[TEXT SECTION — start]

Covid vaccines using mRNA are approved
The revolutionary technology is used in both Pfizer and Moderna vaccines, developed in record time!
We are almost at the end of 2020 and despite the rough year, we have a lot to commemorate. Vaccines might take up to 10 years to be researched, tested, and manufactured, but due to the emergency of the Covid-19 pandemic, scientists have been able to develop safe Covid-19 vaccines in less than 10 months. Among them, the highlights are the Pfizer and Moderna vaccines, approved by the FDA and other regulatory agencies around the world.
These two vaccines use a new type of technology called mRNA to protect us against infectious diseases such as Covid-19. To trigger an immune response, many vaccines (such as the Chinese ones) put a weakened or inactivated virus into our bodies. Not mRNA vaccines.
Instead, they teach our cells how to make a protein—or even just a piece of a protein—that triggers an immune response inside our bodies. That immune response, which produces antibodies, is what protects us from getting infected if the real virus enters our bodies.

[TEXT SECTION — finish]

TASK DIRECTIONS: In the article on mRNA Covid vaccines, how long can vaccines normally take to be researched, tested, and manufactured?

[DATA EXTRACTS — start]

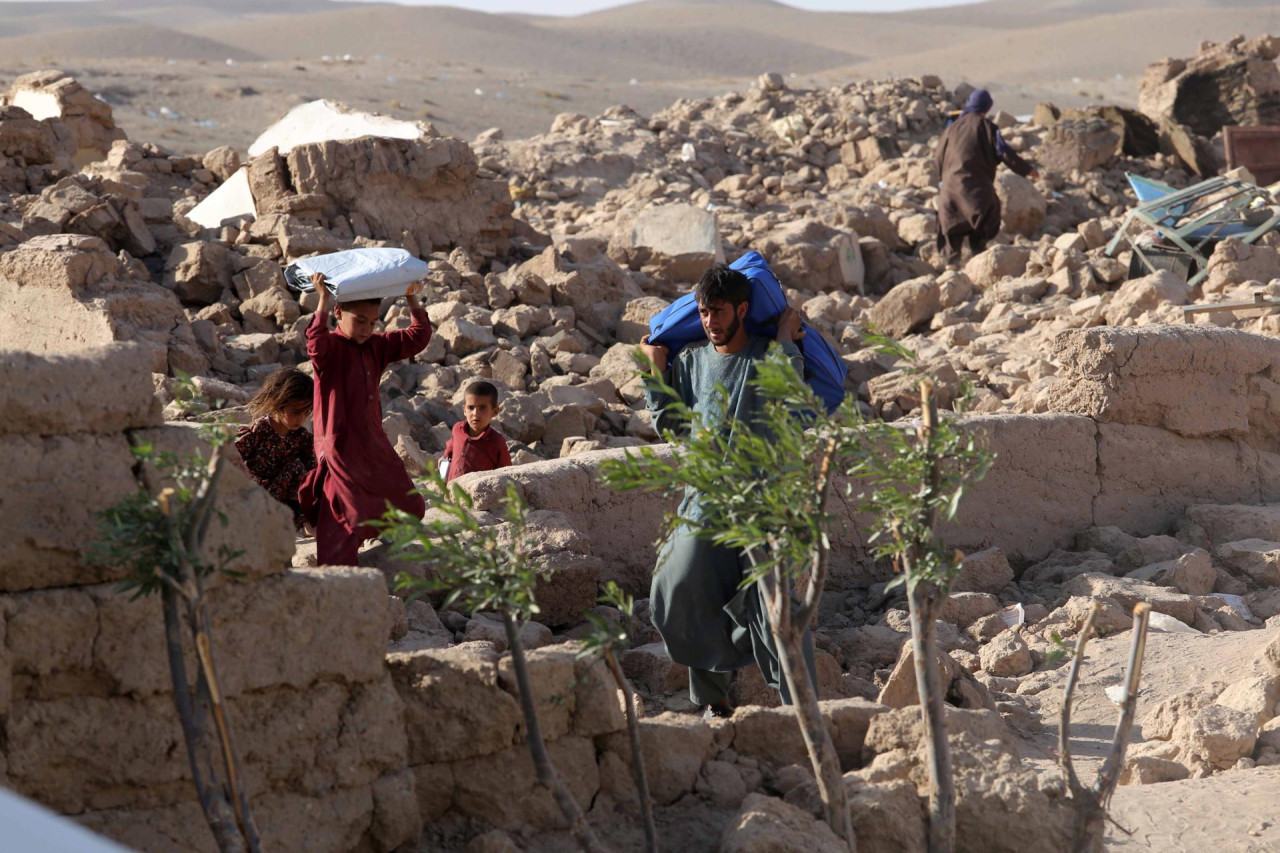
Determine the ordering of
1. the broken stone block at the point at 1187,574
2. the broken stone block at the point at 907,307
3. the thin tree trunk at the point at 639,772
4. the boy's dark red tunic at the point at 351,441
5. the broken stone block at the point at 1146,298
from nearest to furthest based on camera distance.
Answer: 1. the thin tree trunk at the point at 639,772
2. the boy's dark red tunic at the point at 351,441
3. the broken stone block at the point at 1187,574
4. the broken stone block at the point at 1146,298
5. the broken stone block at the point at 907,307

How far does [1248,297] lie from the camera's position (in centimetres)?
832

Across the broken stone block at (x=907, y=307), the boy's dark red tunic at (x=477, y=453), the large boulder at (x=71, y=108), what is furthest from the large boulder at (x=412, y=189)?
the boy's dark red tunic at (x=477, y=453)

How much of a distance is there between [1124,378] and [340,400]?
3.50m

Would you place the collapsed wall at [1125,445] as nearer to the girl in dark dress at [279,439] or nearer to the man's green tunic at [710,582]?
the girl in dark dress at [279,439]

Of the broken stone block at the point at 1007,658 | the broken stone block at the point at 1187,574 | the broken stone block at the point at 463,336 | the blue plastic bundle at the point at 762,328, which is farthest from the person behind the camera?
the broken stone block at the point at 463,336

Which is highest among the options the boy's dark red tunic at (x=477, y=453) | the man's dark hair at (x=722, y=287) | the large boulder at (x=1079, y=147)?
the man's dark hair at (x=722, y=287)

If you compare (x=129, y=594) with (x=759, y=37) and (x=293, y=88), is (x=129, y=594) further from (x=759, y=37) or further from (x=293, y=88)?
(x=759, y=37)

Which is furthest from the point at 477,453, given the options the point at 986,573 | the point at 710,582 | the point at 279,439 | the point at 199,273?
the point at 199,273

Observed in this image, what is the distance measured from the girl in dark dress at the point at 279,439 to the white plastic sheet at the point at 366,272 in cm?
42

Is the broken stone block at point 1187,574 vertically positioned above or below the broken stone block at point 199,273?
below

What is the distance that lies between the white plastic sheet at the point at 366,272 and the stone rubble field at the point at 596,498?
74cm

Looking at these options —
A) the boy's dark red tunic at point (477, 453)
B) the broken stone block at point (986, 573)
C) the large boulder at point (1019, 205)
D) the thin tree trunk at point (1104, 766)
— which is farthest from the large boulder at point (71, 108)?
the thin tree trunk at point (1104, 766)

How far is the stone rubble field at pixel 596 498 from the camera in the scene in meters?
2.75

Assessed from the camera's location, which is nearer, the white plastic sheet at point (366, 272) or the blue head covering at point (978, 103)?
the white plastic sheet at point (366, 272)
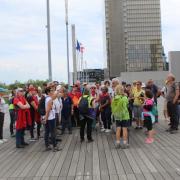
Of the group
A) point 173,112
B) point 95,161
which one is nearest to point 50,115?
point 95,161

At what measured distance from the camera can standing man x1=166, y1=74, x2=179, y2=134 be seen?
13.3 meters

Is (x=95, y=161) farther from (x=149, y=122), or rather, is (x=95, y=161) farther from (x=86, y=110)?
(x=149, y=122)

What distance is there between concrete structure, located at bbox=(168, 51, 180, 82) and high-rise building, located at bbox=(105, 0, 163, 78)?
4445 cm

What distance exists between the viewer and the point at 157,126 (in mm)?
15547

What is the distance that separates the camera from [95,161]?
9.13 metres

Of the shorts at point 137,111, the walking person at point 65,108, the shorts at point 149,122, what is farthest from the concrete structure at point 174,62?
the shorts at point 149,122

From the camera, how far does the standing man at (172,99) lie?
1334 cm

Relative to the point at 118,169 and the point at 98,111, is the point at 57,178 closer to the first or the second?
the point at 118,169

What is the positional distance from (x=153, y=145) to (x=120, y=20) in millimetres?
68275

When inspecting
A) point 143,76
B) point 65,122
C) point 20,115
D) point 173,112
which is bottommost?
point 65,122

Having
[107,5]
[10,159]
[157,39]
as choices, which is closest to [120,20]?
[107,5]

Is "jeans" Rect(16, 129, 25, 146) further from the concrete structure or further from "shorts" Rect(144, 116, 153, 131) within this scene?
the concrete structure

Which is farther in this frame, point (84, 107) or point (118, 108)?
point (84, 107)

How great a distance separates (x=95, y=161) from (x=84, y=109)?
113 inches
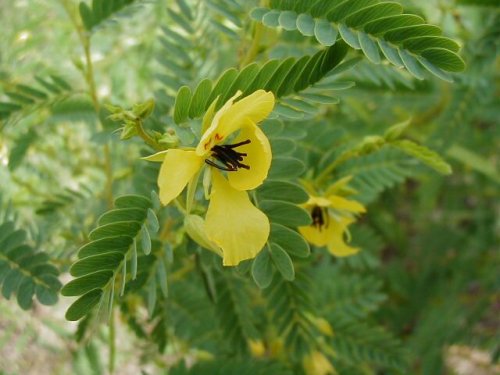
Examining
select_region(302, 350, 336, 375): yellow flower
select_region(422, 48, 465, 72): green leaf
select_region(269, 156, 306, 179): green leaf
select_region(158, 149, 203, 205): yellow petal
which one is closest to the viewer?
select_region(158, 149, 203, 205): yellow petal

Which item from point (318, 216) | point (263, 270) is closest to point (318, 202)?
point (318, 216)

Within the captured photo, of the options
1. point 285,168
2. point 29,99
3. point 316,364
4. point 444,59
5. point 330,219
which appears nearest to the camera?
point 444,59

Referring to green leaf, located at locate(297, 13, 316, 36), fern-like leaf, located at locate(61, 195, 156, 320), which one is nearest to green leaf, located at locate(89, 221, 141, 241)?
fern-like leaf, located at locate(61, 195, 156, 320)

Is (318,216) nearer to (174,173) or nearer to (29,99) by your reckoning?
(174,173)

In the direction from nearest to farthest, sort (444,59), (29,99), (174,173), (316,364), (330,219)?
(174,173)
(444,59)
(330,219)
(29,99)
(316,364)

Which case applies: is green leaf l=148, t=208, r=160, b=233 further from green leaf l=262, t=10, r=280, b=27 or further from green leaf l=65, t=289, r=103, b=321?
green leaf l=262, t=10, r=280, b=27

[DATA EXTRACTS — finish]

OUTPUT BELOW: Up to 10 years.